Intel Security General Manager Mike Fey has commented
Quote:
Given that certificates can be forged for any domain, this issue raises serious concerns around integrity and confidentiality as we traverse what we perceive to be secure websites
As you can see this is a really nasty issue and if it wasn't for Shellshock I suspect we would have had a lot more discussion about this here.
P.S. I should add that almost every release of all major browsers includes one or more security updates. It is therefore not recommended that you run older browsers
Last edited by ruario; 10-01-2014 at 05:09 AM.
Reason: moved all of the quote into the quote section
Here's another idea about regressing to 32.0: There's a way to repackage the binary tarball provided by Mozilla, and I have been using it for months now with great success.
Note: Make a mozilla-firefox/ sub-directory and make sure you specify it when downloading before following these steps.
So it comes down to security vs. usability? Having worked in an InfoSec shop, I know the two are not mutually incompatible.
Here's the spec on my netbook:
ASUS EeePC 900
512M RAM
900MHz Celeron
External USB drive as boot
Launching Firefox with just one tab (email login) takes well over a minute, with CPU pegged at 100%, *even after the page is finished loading.* Keyboard input gets buffered by X, so I can have my entire username and passsword typed before any of the input shows up on-screen. And then it takes almost 3 minutes between hitting Enter and having my Inbox show on-screen.
During this slow-down, there is little to no paging I/O. The system isn't thrashing (1G swap, 995M free as I type this). It's just running the CPU entirely too much.
Something has gone seriously wrong. The previous version didn't behave at all like this.
Have the people who have been noticing the bug tried building it directly from Mozilla's tarball? It could help determine if it is just an issue with the slack pacakge, or something with Mozilla itself. That would dictate who needs to work on getting it resolved. If it's Mozilla, they would have to release an update before anything can be fixed, if it's Pat, he would just need to repackage it and then provide the new package.

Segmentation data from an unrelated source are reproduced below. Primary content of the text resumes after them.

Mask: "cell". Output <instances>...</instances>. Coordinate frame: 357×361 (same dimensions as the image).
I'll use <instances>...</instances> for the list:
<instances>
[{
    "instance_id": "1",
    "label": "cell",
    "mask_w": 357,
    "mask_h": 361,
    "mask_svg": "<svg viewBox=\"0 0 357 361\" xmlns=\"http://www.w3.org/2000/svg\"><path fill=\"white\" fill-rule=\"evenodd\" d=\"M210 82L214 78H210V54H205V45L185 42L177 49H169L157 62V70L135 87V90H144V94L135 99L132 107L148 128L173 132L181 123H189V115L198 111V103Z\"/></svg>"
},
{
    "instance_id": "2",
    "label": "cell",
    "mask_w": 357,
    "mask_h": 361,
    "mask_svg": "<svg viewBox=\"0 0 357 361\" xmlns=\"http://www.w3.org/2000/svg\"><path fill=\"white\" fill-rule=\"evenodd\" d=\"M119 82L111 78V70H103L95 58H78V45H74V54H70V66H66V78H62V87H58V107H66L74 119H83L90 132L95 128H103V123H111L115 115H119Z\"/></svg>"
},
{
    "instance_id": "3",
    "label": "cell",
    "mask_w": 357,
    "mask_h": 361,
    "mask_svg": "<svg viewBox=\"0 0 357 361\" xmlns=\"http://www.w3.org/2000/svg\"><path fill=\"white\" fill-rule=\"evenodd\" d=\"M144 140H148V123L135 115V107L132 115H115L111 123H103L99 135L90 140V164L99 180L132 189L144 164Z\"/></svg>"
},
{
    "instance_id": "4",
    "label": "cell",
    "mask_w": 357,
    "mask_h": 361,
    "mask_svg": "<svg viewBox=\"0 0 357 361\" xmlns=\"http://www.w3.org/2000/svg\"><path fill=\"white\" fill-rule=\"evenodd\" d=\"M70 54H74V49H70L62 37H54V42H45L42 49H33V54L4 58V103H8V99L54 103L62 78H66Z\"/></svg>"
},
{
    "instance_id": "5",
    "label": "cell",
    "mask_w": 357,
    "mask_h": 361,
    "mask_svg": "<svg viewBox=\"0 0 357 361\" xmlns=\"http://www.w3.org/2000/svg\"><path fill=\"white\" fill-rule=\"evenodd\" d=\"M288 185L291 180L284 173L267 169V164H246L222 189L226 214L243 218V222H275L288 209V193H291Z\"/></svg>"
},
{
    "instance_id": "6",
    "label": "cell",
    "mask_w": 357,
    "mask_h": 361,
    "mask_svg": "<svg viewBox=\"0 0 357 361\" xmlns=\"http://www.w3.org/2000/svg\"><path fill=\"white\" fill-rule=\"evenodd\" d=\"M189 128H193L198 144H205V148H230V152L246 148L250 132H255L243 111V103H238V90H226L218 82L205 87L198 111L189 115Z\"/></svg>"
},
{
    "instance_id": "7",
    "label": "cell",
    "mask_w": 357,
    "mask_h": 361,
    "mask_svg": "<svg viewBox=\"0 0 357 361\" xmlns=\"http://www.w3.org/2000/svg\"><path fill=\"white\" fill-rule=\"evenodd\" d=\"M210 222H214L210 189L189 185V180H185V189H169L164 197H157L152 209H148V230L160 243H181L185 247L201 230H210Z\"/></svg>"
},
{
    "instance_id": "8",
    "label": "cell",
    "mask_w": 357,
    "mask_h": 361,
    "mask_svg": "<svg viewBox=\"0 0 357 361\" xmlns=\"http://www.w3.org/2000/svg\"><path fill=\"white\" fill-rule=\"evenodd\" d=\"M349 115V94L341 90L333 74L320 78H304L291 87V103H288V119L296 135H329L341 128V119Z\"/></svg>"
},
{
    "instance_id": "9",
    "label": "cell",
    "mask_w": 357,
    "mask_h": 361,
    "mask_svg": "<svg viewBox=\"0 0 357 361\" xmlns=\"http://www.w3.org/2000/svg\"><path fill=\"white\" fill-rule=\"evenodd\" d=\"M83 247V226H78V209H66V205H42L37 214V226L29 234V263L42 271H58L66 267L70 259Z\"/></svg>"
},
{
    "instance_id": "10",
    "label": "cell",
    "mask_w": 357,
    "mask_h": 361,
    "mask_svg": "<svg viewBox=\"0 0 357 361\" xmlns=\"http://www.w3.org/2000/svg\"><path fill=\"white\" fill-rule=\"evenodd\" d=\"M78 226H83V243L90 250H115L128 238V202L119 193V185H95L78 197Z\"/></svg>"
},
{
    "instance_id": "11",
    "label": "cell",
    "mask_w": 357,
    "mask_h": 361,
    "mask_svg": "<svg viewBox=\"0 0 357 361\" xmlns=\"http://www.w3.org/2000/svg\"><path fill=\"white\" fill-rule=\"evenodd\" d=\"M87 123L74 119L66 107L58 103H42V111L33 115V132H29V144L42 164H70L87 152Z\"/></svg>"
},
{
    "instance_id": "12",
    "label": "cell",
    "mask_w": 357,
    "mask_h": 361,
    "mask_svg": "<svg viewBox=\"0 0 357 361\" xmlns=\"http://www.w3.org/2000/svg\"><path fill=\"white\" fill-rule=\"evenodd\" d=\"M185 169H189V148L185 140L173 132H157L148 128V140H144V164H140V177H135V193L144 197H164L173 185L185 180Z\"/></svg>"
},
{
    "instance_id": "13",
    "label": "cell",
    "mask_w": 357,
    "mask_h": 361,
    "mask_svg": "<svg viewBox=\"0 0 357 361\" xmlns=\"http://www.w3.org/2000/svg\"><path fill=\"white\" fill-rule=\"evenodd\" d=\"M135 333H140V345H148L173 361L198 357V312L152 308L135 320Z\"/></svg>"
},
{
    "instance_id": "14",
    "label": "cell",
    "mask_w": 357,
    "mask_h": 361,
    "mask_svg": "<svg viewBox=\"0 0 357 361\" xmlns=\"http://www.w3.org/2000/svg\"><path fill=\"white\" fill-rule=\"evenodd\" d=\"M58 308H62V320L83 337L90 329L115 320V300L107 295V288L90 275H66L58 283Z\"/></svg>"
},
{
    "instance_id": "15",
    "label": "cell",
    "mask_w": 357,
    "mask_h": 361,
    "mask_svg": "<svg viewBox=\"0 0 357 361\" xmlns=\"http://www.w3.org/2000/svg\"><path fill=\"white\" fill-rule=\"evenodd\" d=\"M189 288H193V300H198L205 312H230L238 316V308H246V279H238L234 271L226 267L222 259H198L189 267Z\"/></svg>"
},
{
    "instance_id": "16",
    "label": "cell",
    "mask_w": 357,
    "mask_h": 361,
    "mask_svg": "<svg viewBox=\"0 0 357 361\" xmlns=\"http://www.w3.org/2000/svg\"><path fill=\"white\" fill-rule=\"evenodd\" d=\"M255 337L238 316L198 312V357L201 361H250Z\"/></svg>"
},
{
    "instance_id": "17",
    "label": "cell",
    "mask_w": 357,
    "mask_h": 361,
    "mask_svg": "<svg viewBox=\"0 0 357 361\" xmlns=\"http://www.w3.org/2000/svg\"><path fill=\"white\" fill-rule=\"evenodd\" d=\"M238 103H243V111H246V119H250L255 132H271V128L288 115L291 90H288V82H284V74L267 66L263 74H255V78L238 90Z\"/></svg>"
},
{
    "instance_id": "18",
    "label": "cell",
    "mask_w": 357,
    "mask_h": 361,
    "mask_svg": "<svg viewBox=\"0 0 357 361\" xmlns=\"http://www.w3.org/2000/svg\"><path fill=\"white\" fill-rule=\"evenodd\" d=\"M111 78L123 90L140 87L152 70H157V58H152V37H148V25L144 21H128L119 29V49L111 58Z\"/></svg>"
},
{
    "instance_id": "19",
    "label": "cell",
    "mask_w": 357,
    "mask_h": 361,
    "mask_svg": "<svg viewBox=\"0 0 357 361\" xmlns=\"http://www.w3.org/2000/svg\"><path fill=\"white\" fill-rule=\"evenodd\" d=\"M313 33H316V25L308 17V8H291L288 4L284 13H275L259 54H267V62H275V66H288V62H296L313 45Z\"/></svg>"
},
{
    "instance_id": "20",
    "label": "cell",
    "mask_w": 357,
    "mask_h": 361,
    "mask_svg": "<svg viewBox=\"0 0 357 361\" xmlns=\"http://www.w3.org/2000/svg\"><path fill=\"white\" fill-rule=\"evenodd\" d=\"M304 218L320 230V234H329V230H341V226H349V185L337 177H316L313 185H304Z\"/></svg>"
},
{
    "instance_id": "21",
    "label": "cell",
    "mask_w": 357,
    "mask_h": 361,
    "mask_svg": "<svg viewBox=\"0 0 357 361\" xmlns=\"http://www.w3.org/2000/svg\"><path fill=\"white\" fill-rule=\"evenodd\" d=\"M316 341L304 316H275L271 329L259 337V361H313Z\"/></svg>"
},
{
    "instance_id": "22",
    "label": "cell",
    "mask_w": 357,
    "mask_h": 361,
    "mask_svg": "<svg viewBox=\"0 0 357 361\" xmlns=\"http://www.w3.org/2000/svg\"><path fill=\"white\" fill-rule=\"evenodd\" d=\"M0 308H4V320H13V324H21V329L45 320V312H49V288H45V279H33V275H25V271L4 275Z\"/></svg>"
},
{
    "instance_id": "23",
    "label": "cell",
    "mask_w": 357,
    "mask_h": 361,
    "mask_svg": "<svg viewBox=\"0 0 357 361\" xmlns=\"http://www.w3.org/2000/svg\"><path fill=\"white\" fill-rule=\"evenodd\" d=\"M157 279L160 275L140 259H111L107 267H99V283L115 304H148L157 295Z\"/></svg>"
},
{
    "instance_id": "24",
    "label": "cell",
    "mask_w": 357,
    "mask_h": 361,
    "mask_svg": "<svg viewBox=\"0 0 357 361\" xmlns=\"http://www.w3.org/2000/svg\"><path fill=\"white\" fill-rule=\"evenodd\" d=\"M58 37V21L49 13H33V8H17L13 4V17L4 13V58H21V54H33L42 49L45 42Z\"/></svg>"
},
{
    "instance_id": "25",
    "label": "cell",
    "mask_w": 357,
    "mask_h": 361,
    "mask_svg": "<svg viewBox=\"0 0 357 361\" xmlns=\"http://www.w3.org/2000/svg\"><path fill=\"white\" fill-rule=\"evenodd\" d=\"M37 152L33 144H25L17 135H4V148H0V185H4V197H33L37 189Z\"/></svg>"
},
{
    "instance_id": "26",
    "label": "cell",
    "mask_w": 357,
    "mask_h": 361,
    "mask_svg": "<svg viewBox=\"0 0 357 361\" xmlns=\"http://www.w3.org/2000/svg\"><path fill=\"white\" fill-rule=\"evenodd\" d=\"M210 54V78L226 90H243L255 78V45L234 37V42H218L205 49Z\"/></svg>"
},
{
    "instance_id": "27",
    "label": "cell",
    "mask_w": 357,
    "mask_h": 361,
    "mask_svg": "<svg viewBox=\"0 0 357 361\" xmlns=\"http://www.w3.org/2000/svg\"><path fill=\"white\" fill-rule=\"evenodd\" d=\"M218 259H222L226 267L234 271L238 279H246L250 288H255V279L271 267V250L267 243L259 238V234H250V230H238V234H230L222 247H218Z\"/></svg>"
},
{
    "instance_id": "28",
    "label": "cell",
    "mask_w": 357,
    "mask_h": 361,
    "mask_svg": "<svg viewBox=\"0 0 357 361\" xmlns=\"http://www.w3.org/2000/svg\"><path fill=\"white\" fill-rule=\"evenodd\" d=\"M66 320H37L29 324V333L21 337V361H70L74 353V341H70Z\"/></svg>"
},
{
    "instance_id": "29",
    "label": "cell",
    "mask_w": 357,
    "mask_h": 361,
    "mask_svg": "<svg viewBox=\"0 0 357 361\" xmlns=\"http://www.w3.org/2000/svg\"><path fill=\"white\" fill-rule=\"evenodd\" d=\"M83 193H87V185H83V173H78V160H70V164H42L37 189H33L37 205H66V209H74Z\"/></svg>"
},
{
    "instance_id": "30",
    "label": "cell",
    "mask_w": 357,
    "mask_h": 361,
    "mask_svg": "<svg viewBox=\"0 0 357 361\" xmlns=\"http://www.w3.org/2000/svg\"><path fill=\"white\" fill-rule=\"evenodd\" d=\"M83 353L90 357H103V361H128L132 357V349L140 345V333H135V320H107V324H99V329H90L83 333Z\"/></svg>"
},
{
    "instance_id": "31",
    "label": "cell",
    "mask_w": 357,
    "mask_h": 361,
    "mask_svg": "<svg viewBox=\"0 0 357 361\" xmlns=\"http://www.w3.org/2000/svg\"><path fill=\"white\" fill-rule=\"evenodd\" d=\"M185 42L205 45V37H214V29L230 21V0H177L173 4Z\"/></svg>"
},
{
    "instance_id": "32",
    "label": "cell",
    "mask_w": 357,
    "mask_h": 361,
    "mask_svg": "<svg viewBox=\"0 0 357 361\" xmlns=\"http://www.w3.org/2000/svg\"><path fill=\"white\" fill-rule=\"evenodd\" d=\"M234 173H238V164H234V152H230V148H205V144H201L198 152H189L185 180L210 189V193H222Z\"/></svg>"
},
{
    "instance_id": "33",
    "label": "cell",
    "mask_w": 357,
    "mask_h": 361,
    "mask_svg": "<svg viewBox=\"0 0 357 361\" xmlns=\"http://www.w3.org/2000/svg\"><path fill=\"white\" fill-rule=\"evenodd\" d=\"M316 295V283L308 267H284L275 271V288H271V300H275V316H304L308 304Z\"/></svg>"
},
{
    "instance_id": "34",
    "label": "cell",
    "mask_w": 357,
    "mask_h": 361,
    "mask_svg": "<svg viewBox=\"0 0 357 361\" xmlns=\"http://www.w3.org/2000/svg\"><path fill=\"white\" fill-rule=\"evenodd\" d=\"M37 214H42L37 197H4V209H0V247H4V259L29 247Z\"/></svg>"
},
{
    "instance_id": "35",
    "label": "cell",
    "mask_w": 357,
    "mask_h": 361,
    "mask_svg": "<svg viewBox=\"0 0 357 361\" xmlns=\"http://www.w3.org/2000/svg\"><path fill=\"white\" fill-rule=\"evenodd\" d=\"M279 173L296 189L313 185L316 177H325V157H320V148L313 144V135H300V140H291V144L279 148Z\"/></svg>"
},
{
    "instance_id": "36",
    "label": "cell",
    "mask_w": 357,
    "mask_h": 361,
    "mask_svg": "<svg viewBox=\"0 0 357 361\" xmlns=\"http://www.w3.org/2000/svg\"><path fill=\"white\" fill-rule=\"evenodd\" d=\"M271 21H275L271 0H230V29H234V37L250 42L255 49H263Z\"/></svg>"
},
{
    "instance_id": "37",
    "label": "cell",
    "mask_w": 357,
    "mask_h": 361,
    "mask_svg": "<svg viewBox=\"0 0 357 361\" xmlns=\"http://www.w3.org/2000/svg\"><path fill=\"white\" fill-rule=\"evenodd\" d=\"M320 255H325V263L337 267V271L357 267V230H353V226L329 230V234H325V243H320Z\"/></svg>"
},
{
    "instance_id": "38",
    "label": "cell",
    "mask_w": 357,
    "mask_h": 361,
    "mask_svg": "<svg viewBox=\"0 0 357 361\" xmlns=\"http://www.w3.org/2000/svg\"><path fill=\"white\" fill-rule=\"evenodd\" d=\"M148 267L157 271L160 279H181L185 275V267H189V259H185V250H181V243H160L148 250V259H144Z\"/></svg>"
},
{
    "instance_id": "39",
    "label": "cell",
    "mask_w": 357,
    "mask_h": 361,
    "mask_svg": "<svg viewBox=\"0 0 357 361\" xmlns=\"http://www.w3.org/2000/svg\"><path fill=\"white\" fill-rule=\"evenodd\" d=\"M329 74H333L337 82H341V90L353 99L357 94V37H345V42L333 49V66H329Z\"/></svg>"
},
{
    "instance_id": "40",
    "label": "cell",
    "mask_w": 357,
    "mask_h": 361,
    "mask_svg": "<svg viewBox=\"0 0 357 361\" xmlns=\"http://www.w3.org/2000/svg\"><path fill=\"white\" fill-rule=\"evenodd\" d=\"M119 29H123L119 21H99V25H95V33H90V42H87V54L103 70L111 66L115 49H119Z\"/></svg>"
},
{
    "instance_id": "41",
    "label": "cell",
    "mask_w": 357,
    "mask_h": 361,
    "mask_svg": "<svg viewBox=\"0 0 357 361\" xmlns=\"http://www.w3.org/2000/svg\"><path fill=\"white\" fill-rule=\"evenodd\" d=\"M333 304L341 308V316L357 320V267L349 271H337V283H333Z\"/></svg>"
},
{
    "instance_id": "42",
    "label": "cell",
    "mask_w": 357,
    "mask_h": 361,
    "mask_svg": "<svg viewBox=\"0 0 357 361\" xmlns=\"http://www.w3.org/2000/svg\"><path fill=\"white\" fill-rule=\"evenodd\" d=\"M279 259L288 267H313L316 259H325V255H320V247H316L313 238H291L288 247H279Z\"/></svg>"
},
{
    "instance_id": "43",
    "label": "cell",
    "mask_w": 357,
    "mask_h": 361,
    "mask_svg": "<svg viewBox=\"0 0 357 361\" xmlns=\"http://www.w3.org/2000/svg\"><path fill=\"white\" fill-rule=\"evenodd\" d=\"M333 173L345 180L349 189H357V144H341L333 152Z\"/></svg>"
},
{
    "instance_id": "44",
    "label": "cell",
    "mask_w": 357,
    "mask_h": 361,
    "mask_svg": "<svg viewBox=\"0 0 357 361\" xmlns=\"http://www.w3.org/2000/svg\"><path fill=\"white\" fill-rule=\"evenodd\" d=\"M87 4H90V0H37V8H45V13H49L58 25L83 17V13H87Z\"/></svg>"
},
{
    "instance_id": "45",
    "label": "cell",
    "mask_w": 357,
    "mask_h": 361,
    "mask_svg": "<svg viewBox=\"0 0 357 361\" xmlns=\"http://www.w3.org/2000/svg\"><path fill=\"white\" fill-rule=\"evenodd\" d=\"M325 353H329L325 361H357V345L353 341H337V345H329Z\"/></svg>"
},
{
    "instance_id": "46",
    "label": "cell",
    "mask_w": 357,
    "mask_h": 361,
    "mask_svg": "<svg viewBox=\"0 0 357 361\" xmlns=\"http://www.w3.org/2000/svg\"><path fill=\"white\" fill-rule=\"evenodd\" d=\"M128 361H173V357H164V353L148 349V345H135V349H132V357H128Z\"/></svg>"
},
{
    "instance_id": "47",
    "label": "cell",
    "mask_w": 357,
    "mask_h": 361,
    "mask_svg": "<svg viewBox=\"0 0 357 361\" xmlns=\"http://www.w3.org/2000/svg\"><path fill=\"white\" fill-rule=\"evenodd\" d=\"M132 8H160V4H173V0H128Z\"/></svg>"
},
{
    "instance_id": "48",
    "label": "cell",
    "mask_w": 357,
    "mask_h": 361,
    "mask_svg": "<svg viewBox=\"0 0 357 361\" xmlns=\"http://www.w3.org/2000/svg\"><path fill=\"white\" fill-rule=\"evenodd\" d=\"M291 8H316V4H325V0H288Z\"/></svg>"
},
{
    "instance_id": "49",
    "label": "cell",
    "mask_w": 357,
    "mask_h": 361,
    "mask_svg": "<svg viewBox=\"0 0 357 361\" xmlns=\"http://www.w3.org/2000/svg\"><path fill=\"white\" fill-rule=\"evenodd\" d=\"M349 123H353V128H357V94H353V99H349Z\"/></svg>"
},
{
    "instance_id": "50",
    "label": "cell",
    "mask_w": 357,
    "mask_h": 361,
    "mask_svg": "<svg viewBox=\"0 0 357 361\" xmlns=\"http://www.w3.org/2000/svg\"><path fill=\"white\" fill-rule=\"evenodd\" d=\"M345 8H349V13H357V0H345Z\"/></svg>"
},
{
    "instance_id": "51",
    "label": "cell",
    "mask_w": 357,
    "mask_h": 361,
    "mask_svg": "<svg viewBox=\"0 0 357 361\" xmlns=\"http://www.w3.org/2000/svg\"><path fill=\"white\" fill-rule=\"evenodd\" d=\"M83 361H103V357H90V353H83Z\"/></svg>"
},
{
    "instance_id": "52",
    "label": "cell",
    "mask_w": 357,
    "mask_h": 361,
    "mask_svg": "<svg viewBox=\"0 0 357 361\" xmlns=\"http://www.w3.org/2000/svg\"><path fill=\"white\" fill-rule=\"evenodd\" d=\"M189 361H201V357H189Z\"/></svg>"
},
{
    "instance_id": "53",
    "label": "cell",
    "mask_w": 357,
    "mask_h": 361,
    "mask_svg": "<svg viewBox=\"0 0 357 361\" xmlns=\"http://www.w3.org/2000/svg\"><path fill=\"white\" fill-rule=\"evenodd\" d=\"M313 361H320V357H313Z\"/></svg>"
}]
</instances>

Have the people who have been noticing the bug tried building it directly from Mozilla's tarball? It could help determine if it is just an issue with the slack pacakge, or something with Mozilla itself. That would dictate who needs to work on getting it resolved. If it's Mozilla, they would have to release an update before anything can be fixed, if it's Pat, he would just need to repackage it and then provide the new package.
OK, I tested the binary shipped by Mozilla, and surprise! That build works OK, maybe slightly slower, but barely noticeable. Then, looks that is something wrong in the Slackware build...
I have no time to try a local build, but maybe is something wrong with the default toolkit, or maybe even Firefox do not like the default optimizations of our GCC? I noticed also, maybe after so long time, that the Mozilla build is i686, not i586... Maybe Firefox want a i686 build?
Last edited by Darth Vader; 10-01-2014 at 03:54 PM.